**What you should do:**
Down to the last line, transcribe the records verbatim and exclude the images.

___ Listed entries

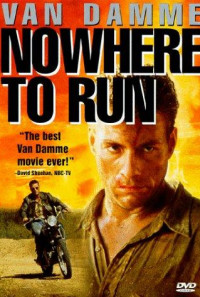 Nowhere to Run Poster 1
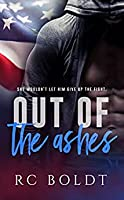 Out of the Ashes (Out of #2)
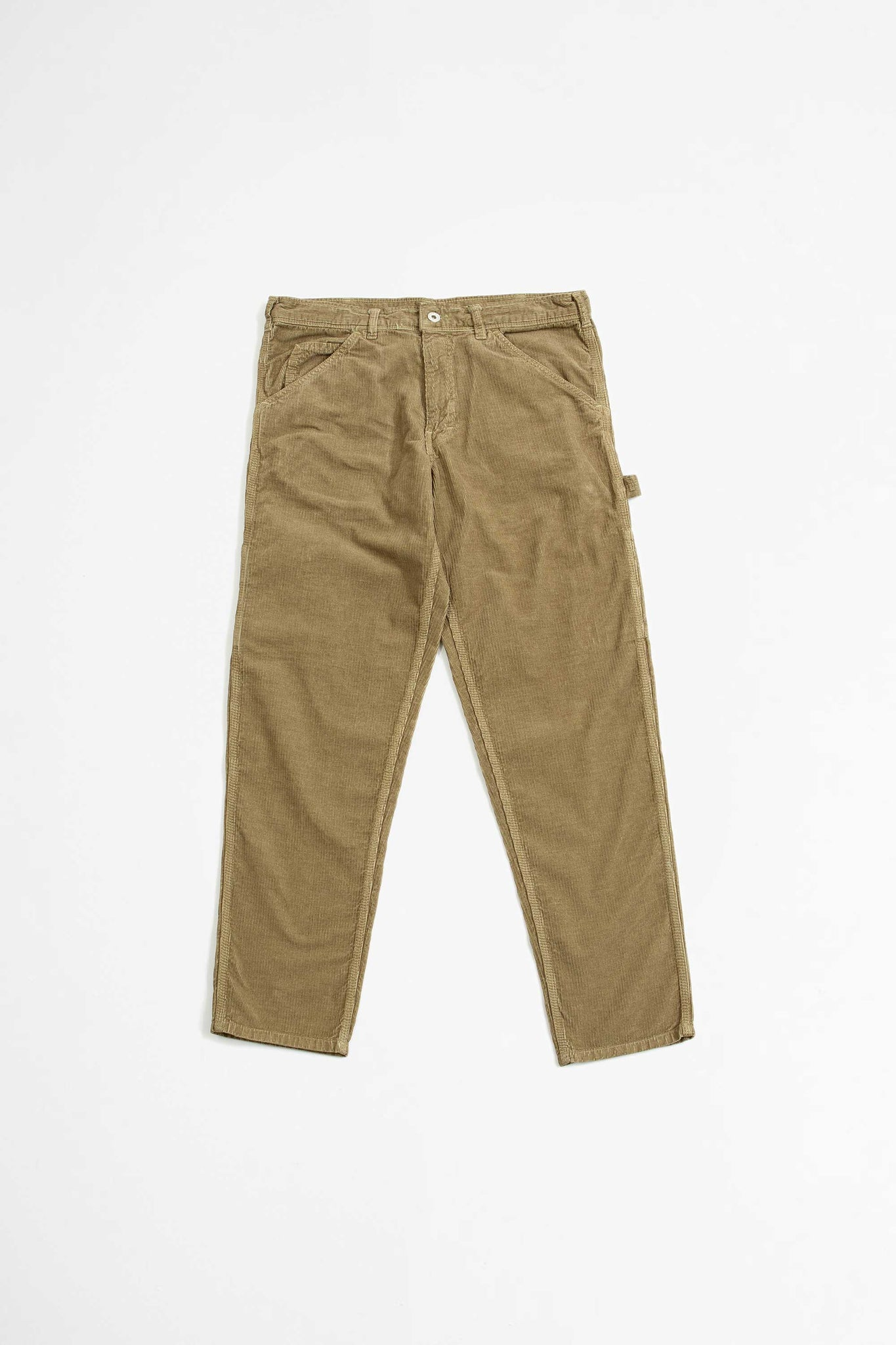 80s Painter pant khaki cord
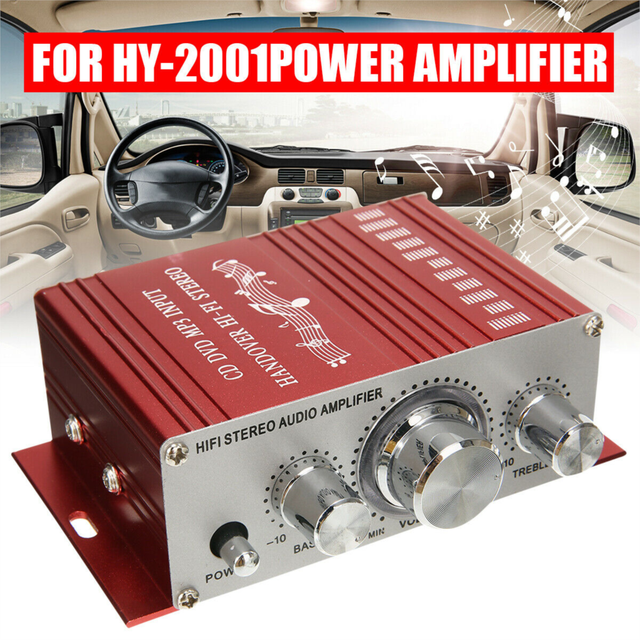Stereo  12V Mini  Power  Stereo Audio  LED  Control For Car Home Radio MP3  Mini Moto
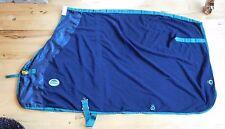 78 Weatherbeeta Fleece Cooler Horse Dress Sheet Blanket Liner Blue (#190)
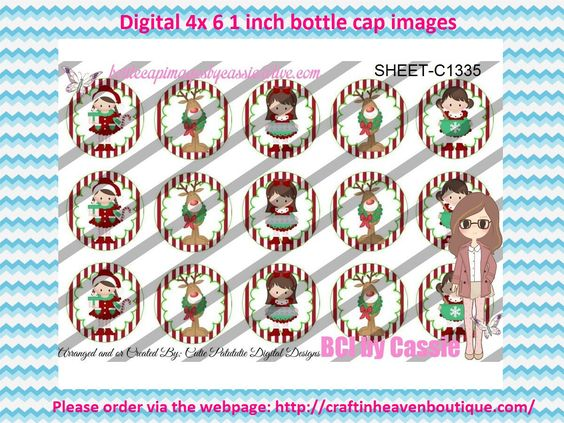 "1"" Bottle caps (4x6) Digital Christmas C1335 Christmas bottle cap images #Christmas #xmas #bottlecap #BCI #shrinkydinkimages #bowcenters #hairbows #bowmaking #ironon #printables #printyourself #digitaltransfer #doityourself #transfer #ribbongraphics #ribbon #shirtprint #tshirt #digitalart #diy #digital #graphicdesign please purchase via link  http://craftinheavenboutique.com/index.php?main_page=index&cPath=323_533_42_56"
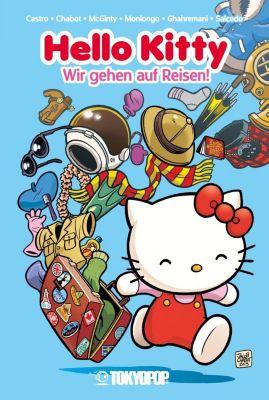 Hello Kitty - Wir gehen auf Reisen!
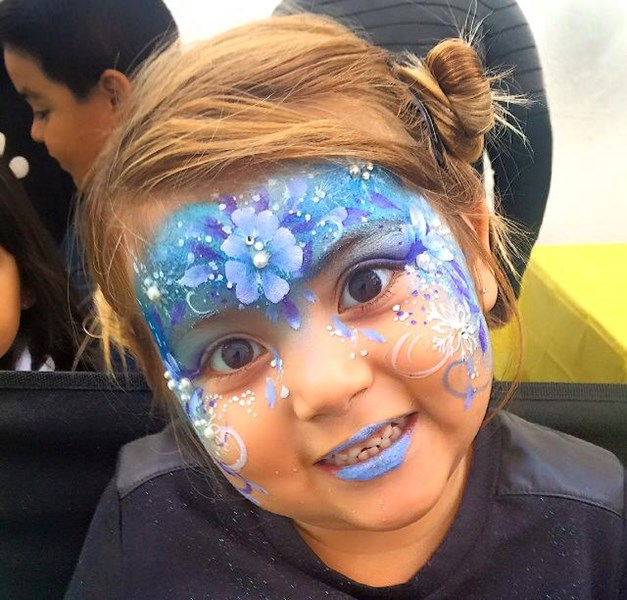Face Painting by CMAC - Face Painter - Los Angeles, CA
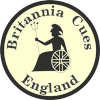 Britannia Cues pool accessories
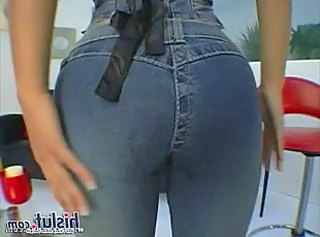 Ass Jeans Beautiful Ass Jeans Ass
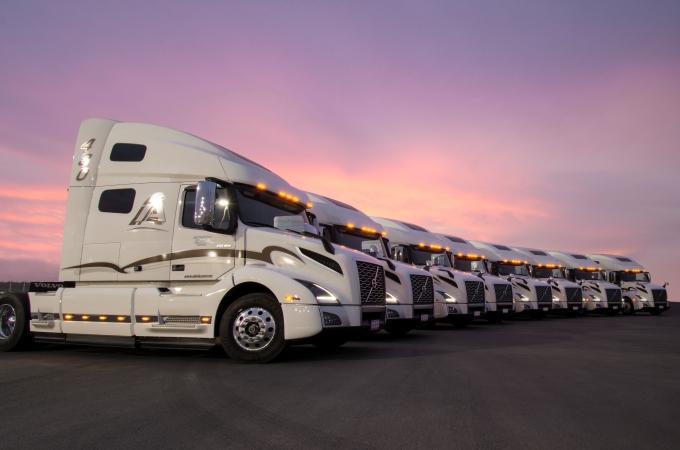 Autotransportes Alanis crece con unidades Volvo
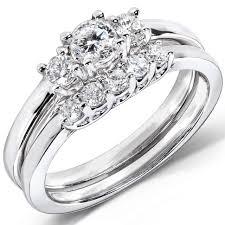 Walmart Wedding Rings by Wedding Rings Zales Ring Guard Walmart Wedding Rings For Him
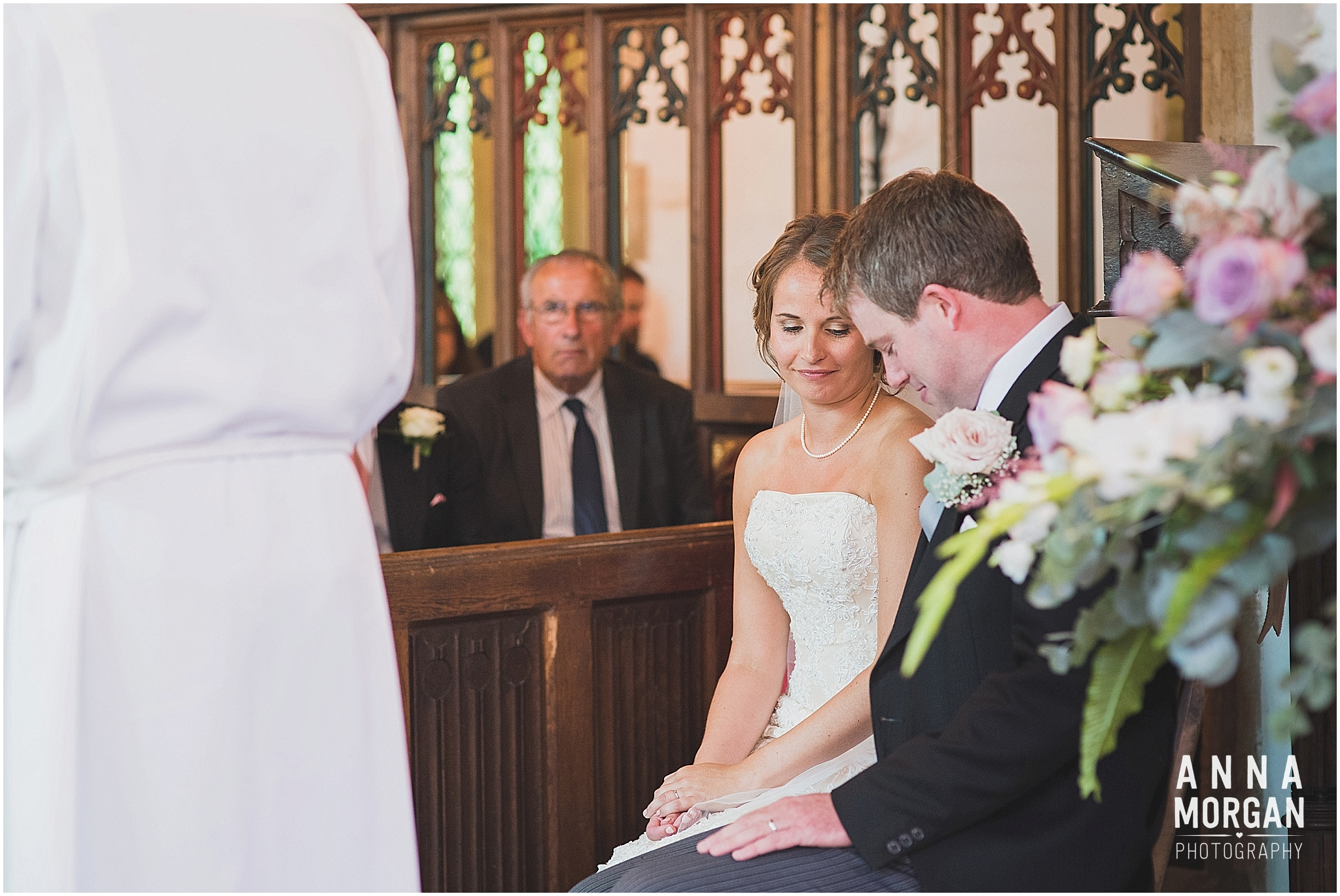 Debbie & George Affpuddle marque wedding-44
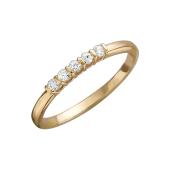 Кольцо с пятью фианитами, красное золото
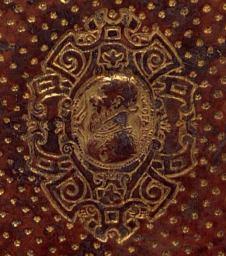 Bibliothèque Rennes Métropole. 882 rés. Détail reliure. Olofarne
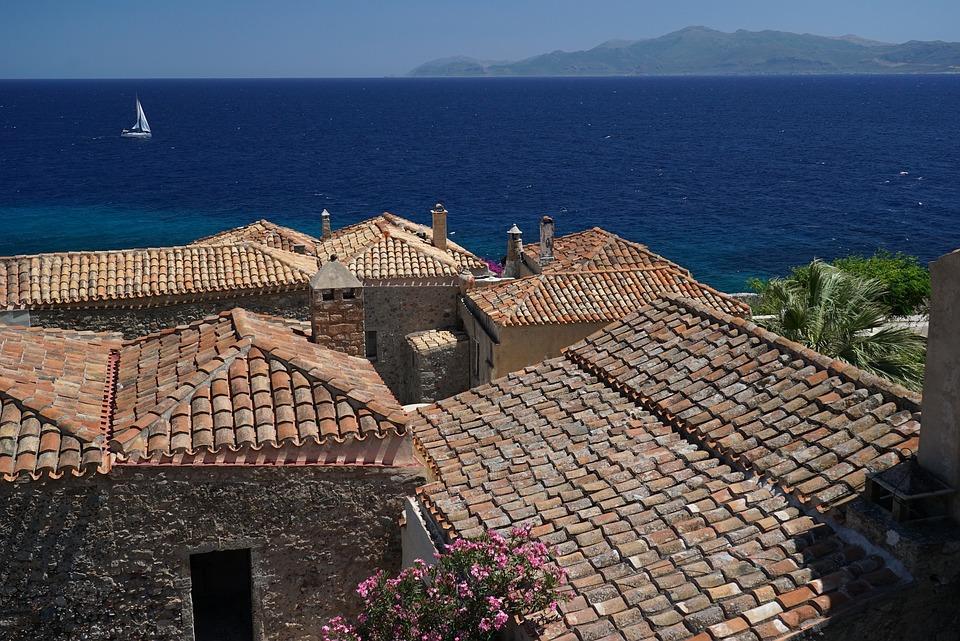 photo Greece Holidays Monument Monemvasia Summer Sea   Max Pixel 960x641
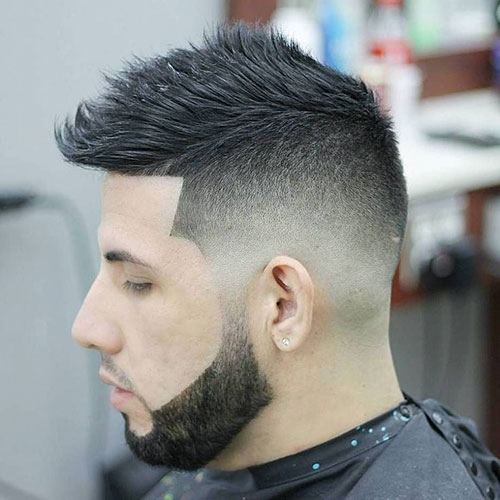 Mens Spiky Haircuts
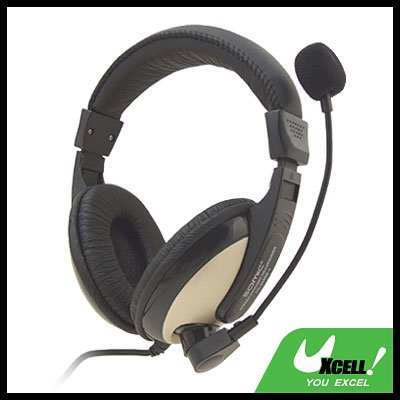 Stereo PC Computer Headset VoIP Skype Headphone Microphone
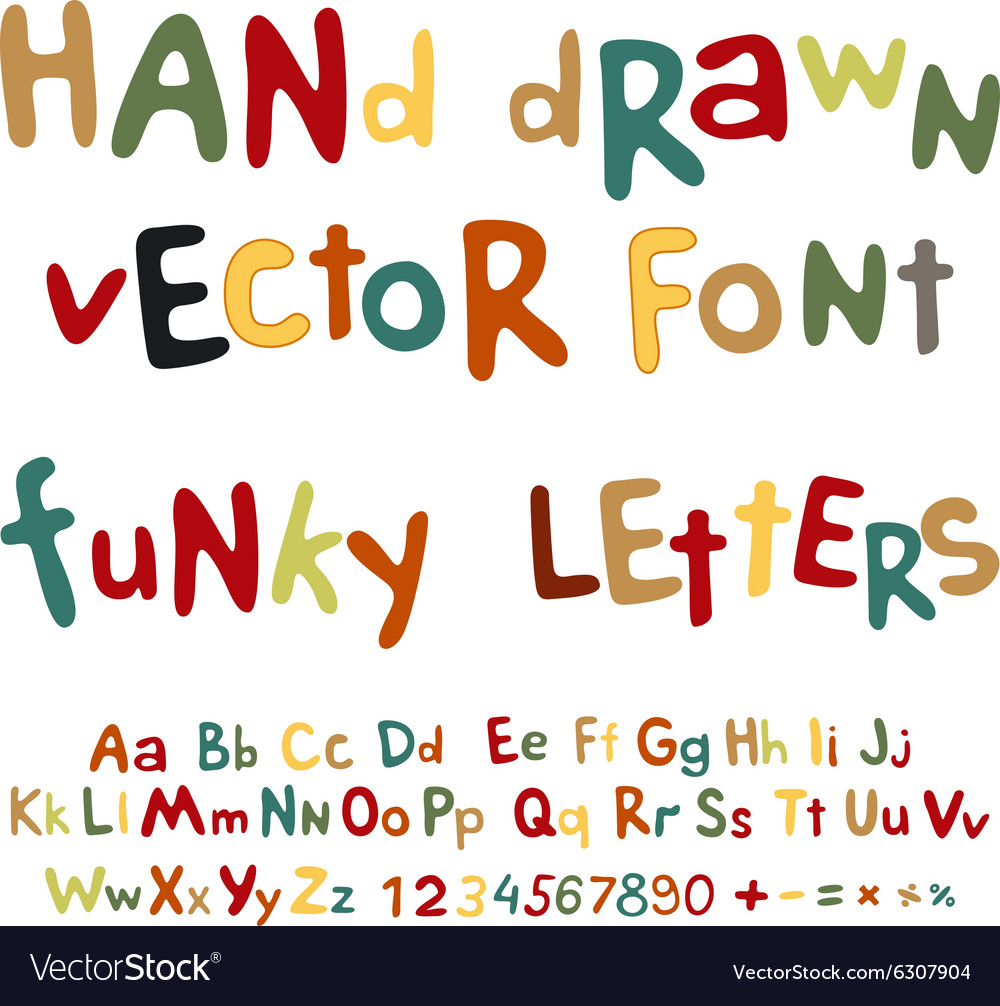 Handdrawn alphabet funky letters font vector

______

**Written solution:**
 Nowhere to Run Poster 1
 Out of the Ashes (Out of #2)
 80s Painter pant khaki cord
Stereo  12V Mini  Power  Stereo Audio  LED  Control For Car Home Radio MP3  Mini Moto
 78 Weatherbeeta Fleece Cooler Horse Dress Sheet Blanket Liner Blue (#190)
 "1"" Bottle caps (4x6) Digital Christmas C1335 Christmas bottle cap images #Christmas #xmas #bottlecap #BCI #shrinkydinkimages #bowcenters #hairbows #bowmaking #ironon #printables #printyourself #digitaltransfer #doityourself #transfer #ribbongraphics #ribbon #shirtprint #tshirt #digitalart #diy #digital #graphicdesign please purchase via link  http://craftinheavenboutique.com/index.php?main_page=index&cPath=323_533_42_56"
 Hello Kitty - Wir gehen auf Reisen!
Face Painting by CMAC - Face Painter - Los Angeles, CA
 Britannia Cues pool accessories
 Ass Jeans Beautiful Ass Jeans Ass
 Autotransportes Alanis crece con unidades Volvo
 Walmart Wedding Rings by Wedding Rings Zales Ring Guard Walmart Wedding Rings For Him
 Debbie & George Affpuddle marque wedding-44
 Кольцо с пятью фианитами, красное золото
 Bibliothèque Rennes Métropole. 882 rés. Détail reliure. Olofarne
 photo Greece Holidays Monument Monemvasia Summer Sea   Max Pixel 960x641
 Mens Spiky Haircuts
 Stereo PC Computer Headset VoIP Skype Headphone Microphone
 Handdrawn alphabet funky letters font vector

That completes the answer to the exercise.